Display Abstract

Title Multiscale modeling of glioma spread

Name Christina Surulescu
Country Germany
Email surulescu@mathematik.uni-kl.de
Co-Author(s) Christian Engwer, Markus Knappitsch, Thomas Hillen
Submit Time 2014-02-17 02:54:30
Session
Special Session 8: Emergence and dynamics of patterns in nonlinear partial differential equations from mathematical science
Contents
Tumor cell invasion is an essential stage in the development of cancer. Tumor cells migrate through the surrounding tissue (normal cells, extracellular matrix, interstitial fluid) towards blood or lymph vessels which they penetrate and thus access the blood flow. They are carried by blood circulation to distant locations where they extravasate and develop new tumours, a phenomenon known as metastasis. The invasive spread of cancer cells is highly complex, as it is influenced by various dynamics ranging from the subcellular level (microscale) through the mesoscopic level of individual cells and up to the macroscale of a cell population, the latter involving processes like diff usion, chemotaxis or haptotaxis, separately or in a conjugate way. The mathematical modeling of these features leads to multiscale settings interconnecting two or all three of these scales and allowing to assess the e ffects of subcellular events on the behavior of an entire cell population. We present a class of multiscale models characterizing glioma invasion in white brain matter.
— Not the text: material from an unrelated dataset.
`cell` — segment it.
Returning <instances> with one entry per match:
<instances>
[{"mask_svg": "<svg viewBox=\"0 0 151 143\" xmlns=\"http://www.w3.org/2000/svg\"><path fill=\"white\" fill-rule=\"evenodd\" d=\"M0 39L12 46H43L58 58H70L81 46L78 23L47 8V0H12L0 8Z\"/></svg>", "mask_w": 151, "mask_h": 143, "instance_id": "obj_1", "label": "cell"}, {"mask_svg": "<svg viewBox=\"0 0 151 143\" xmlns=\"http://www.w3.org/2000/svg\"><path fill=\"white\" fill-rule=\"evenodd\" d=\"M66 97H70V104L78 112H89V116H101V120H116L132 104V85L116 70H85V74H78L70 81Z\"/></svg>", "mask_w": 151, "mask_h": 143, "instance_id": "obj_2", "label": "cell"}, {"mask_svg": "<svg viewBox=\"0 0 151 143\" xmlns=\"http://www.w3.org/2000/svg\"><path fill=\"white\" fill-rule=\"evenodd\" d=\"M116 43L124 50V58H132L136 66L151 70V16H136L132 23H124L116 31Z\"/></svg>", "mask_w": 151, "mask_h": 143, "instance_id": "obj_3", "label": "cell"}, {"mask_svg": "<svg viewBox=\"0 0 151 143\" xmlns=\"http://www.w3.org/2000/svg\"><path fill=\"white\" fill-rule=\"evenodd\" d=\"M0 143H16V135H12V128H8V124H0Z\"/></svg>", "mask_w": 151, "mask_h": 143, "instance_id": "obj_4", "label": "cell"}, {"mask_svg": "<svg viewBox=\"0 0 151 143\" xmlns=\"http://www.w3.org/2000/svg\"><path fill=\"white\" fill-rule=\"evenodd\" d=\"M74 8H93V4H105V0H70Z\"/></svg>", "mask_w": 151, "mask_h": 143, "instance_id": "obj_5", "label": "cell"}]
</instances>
Gliomas are rarely curable brain tumors arising from abnormal glial cells in the brain. In particular, the most agressive type, glioblastoma multiforme, has a poor prognosis with a median survival rate less than one year. Complex therapy approaches including surgical resection of neoplastic tissue, radio- and chemotherapy can still not ensure a complete healing of the patient and are part of ongoing research. Currently, Diffusion Tensor Imaging (DTI) is the preferred radiological method in glioma prognosis, which also allows to infer the white matter fibre structure of the brain in a noninvasive way. Kinetic transport equations provide an appropriate framework to include such patient specific DTI data into a micro-meso model for glioma growth.